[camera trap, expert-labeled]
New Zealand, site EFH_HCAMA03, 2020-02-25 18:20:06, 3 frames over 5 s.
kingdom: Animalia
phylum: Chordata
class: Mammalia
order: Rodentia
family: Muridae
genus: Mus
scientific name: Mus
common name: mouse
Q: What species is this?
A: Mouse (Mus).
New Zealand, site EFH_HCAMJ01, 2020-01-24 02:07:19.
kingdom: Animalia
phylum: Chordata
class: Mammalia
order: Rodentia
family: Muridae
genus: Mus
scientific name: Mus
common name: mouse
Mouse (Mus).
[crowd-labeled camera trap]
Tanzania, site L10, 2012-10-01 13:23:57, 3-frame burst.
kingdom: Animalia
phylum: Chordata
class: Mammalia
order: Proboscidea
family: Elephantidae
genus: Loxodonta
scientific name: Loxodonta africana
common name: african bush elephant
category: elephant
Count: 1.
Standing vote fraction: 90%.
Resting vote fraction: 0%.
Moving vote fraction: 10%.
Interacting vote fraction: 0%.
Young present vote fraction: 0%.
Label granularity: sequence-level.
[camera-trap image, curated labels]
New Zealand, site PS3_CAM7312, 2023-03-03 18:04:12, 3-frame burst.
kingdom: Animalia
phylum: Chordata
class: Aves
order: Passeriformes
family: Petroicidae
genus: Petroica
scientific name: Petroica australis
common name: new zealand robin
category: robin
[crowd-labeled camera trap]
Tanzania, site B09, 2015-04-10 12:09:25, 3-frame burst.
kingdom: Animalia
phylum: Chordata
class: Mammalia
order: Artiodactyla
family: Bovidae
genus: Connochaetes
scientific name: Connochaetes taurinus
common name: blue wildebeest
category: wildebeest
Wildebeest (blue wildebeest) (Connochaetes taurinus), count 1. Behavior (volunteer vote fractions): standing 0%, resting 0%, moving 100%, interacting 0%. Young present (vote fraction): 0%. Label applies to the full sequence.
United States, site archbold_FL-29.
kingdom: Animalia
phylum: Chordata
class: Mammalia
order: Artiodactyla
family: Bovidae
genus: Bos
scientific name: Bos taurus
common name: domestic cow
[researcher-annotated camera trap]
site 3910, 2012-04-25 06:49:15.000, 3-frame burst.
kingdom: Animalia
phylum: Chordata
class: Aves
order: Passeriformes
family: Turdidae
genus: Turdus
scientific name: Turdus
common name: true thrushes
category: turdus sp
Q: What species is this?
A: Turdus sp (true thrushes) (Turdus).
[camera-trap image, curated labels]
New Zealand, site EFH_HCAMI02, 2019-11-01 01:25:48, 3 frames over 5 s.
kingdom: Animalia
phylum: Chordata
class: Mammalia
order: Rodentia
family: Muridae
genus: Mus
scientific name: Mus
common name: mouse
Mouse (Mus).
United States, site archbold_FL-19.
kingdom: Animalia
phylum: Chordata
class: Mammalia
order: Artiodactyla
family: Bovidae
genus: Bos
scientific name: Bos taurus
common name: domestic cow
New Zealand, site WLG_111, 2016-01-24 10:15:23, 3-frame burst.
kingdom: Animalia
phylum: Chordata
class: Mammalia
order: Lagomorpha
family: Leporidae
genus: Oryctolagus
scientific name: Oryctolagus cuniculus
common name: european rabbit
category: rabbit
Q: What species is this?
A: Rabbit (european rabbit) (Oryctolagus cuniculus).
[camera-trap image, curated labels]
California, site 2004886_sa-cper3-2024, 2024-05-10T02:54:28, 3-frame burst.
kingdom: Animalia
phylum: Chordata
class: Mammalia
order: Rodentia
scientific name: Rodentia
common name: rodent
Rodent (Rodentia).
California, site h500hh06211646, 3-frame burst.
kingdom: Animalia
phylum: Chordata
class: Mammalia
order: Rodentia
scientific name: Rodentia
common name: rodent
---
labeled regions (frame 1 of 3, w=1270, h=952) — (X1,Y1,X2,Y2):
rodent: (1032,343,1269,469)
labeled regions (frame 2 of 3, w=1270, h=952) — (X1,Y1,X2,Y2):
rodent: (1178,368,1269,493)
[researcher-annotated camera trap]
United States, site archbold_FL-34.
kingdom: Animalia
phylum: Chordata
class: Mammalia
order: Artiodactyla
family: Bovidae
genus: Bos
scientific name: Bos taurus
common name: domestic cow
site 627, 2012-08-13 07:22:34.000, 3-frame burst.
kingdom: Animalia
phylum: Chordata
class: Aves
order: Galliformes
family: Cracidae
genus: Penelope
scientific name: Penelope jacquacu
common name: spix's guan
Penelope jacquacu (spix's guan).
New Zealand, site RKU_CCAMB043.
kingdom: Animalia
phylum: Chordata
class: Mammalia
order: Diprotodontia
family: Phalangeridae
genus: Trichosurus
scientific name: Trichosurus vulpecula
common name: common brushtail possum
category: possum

━━━━

#### WHAT THE EXERCISE ASKS
What you output should match every line above exactly.

#### REPLY
[camera trap, expert-labeled]
New Zealand, site EFH_HCAMA03, 2020-02-25 18:20:06, 3 frames over 5 s.
kingdom: Animalia
phylum: Chordata
class: Mammalia
order: Rodentia
family: Muridae
genus: Mus
scientific name: Mus
common name: mouse
Q: What species is this?
A: Mouse (Mus).
New Zealand, site EFH_HCAMJ01, 2020-01-24 02:07:19.
kingdom: Animalia
phylum: Chordata
class: Mammalia
order: Rodentia
family: Muridae
genus: Mus
scientific name: Mus
common name: mouse
Mouse (Mus).
[crowd-labeled camera trap]
Tanzania, site L10, 2012-10-01 13:23:57, 3-frame burst.
kingdom: Animalia
phylum: Chordata
class: Mammalia
order: Proboscidea
family: Elephantidae
genus: Loxodonta
scientific name: Loxodonta africana
common name: african bush elephant
category: elephant
Count: 1.
Standing vote fraction: 90%.
Resting vote fraction: 0%.
Moving vote fraction: 10%.
Interacting vote fraction: 0%.
Young present vote fraction: 0%.
Label granularity: sequence-level.
[camera-trap image, curated labels]
New Zealand, site PS3_CAM7312, 2023-03-03 18:04:12, 3-frame burst.
kingdom: Animalia
phylum: Chordata
class: Aves
order: Passeriformes
family: Petroicidae
genus: Petroica
scientific name: Petroica australis
common name: new zealand robin
category: robin
[crowd-labeled camera trap]
Tanzania, site B09, 2015-04-10 12:09:25, 3-frame burst.
kingdom: Animalia
phylum: Chordata
class: Mammalia
order: Artiodactyla
family: Bovidae
genus: Connochaetes
scientific name: Connochaetes taurinus
common name: blue wildebeest
category: wildebeest
Wildebeest (blue wildebeest) (Connochaetes taurinus), count 1. Behavior (volunteer vote fractions): standing 0%, resting 0%, moving 100%, interacting 0%. Young present (vote fraction): 0%. Label applies to the full sequence.
United States, site archbold_FL-29.
kingdom: Animalia
phylum: Chordata
class: Mammalia
order: Artiodactyla
family: Bovidae
genus: Bos
scientific name: Bos taurus
common name: domestic cow
[researcher-annotated camera trap]
site 3910, 2012-04-25 06:49:15.000, 3-frame burst.
kingdom: Animalia
phylum: Chordata
class: Aves
order: Passeriformes
family: Turdidae
genus: Turdus
scientific name: Turdus
common name: true thrushes
category: turdus sp
Q: What species is this?
A: Turdus sp (true thrushes) (Turdus).
[camera-trap image, curated labels]
New Zealand, site EFH_HCAMI02, 2019-11-01 01:25:48, 3 frames over 5 s.
kingdom: Animalia
phylum: Chordata
class: Mammalia
order: Rodentia
family: Muridae
genus: Mus
scientific name: Mus
common name: mouse
Mouse (Mus).
United States, site archbold_FL-19.
kingdom: Animalia
phylum: Chordata
class: Mammalia
order: Artiodactyla
family: Bovidae
genus: Bos
scientific name: Bos taurus
common name: domestic cow
New Zealand, site WLG_111, 2016-01-24 10:15:23, 3-frame burst.
kingdom: Animalia
phylum: Chordata
class: Mammalia
order: Lagomorpha
family: Leporidae
genus: Oryctolagus
scientific name: Oryctolagus cuniculus
common name: european rabbit
category: rabbit
Q: What species is this?
A: Rabbit (european rabbit) (Oryctolagus cuniculus).
[camera-trap image, curated labels]
California, site 2004886_sa-cper3-2024, 2024-05-10T02:54:28, 3-frame burst.
kingdom: Animalia
phylum: Chordata
class: Mammalia
order: Rodentia
scientific name: Rodentia
common name: rodent
Rodent (Rodentia).
California, site h500hh06211646, 3-frame burst.
kingdom: Animalia
phylum: Chordata
class: Mammalia
order: Rodentia
scientific name: Rodentia
common name: rodent
---
labeled regions (frame 1 of 3, w=1270, h=952) — (X1,Y1,X2,Y2):
rodent: (1032,343,1269,469)
labeled regions (frame 2 of 3, w=1270, h=952) — (X1,Y1,X2,Y2):
rodent: (1178,368,1269,493)
[researcher-annotated camera trap]
United States, site archbold_FL-34.
kingdom: Animalia
phylum: Chordata
class: Mammalia
order: Artiodactyla
family: Bovidae
genus: Bos
scientific name: Bos taurus
common name: domestic cow
site 627, 2012-08-13 07:22:34.000, 3-frame burst.
kingdom: Animalia
phylum: Chordata
class: Aves
order: Galliformes
family: Cracidae
genus: Penelope
scientific name: Penelope jacquacu
common name: spix's guan
Penelope jacquacu (spix's guan).
New Zealand, site RKU_CCAMB043.
kingdom: Animalia
phylum: Chordata
class: Mammalia
order: Diprotodontia
family: Phalangeridae
genus: Trichosurus
scientific name: Trichosurus vulpecula
common name: common brushtail possum
category: possum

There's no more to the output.